The hybrid function to which Arnold refers, is a software-based solution that allows his GT-500 total station to provide capabilities for both GNSS positioning and optical robotic measurement on one rover pole. Arnold said the minute he got it those onsite distractions no longer became an issue.
“We are currently working a residential development site in Hamburg, south of Buffalo, that features a huge retention pond,” he said. “One day, I was busy laying out for curb with the robotic unit when I was asked to measure for the bottom of the pond. In the past, switching gears like that would have been a time-consuming effort. But with the hybrid solution I walked over and, with literally the press of a button, a prism icon on my controller changed to look like a rover, indicating that I was now using GPS. It’s that easy to flip back and forth between optical and GPS.”
He added that the hybrid solution is also great for dealing with loss of signal caused by foliage canopies or other obstructions. He cited a recent project doing layout for a school with a small courtyard in the center. “It was a small enough area that, if you did a 45° angle, you were hitting top of building,” he said. “Anticipating trouble catching and keeping a GPS signal, I brought the hybrid solution to that job. Doing so, I would say, probably shaved 10-15 hours off the time we were out there.”
Team Effort
Though it would seem that Terratek has excelled on its own, Arnold is quick to correct that misconception, pointing to both Admar Positioning and Topcon as major contributors to his success.
“Admar is fantastic for several reasons,” he said. “One, they answer their phones—a simple act that is hard to come by these days. My contact there, Chad Arva, will always take a call or get back to me within ten minutes. Two, they have experienced people like Mike Conley. Mike has been around since I started, and I have never stumped him with a problem . . . ever. Three, if something goes down, they bring out a loaner within 24 hours—no questions asked. I have two clients who use equipment from a different manufacturer, meaning I have to deal with their dealer. So, I’m able to compare and it is not the same experience at all.”

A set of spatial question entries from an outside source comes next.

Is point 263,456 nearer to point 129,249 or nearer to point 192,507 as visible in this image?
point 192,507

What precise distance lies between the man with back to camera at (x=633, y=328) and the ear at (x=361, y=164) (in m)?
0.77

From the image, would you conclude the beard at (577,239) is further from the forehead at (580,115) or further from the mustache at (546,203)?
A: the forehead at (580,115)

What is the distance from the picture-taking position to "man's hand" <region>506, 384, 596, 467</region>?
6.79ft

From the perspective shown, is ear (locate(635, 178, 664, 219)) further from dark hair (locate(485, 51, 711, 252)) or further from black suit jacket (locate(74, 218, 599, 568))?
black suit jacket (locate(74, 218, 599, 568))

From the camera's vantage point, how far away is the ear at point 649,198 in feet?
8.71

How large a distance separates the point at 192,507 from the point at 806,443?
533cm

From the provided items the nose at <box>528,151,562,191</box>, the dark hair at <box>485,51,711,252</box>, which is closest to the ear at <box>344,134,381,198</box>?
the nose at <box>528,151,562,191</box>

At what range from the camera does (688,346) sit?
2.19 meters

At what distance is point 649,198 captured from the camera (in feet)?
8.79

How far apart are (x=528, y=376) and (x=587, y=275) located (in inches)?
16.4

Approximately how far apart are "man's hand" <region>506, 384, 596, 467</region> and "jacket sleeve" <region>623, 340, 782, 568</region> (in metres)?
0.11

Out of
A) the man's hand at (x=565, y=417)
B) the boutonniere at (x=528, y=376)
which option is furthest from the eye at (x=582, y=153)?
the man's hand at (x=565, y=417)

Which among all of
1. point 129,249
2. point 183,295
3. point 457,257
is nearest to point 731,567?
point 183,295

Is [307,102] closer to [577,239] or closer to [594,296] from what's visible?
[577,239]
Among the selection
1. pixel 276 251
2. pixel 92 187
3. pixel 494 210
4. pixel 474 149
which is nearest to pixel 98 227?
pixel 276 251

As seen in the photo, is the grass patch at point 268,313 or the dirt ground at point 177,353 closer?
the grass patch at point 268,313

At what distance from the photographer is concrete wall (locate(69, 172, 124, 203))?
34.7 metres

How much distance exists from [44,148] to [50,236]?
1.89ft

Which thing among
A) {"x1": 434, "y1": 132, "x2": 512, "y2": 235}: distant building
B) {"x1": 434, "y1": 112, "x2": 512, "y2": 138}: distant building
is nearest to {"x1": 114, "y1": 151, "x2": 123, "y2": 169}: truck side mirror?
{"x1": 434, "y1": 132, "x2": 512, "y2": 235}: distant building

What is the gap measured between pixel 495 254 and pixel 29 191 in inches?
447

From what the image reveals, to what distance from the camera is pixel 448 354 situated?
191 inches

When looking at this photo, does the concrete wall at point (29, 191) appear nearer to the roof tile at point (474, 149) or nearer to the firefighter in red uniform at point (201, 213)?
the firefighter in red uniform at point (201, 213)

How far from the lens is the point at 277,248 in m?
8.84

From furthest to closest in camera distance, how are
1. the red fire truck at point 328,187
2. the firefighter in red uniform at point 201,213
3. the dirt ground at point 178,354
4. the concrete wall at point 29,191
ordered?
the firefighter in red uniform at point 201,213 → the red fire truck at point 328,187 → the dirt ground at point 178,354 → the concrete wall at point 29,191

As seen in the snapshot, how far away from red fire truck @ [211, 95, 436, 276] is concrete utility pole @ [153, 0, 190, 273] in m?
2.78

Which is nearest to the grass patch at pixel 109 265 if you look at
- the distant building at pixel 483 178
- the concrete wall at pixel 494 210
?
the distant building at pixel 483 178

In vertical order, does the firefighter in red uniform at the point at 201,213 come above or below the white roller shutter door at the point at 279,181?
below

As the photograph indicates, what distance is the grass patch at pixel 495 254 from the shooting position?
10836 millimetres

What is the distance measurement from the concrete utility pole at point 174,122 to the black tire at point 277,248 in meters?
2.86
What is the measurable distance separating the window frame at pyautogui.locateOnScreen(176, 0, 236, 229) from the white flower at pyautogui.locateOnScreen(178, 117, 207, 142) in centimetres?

He added that he cannot overstate how easy it was to build a business, largely because the products Topcon makes available seem geared for an entrepreneurial, engineering-background type like him.
“Everything from their level of support to reasonable pricing to the inherent ease of use made it relatively easy for me to get started and quickly dominate in this area. Without all that, the future wouldn’t look anywhere near as bright for us as it does now. I might have made the most of the opportunities I got, but a lot of people contributed to making those opportunities even possible—and for that I’m grateful.”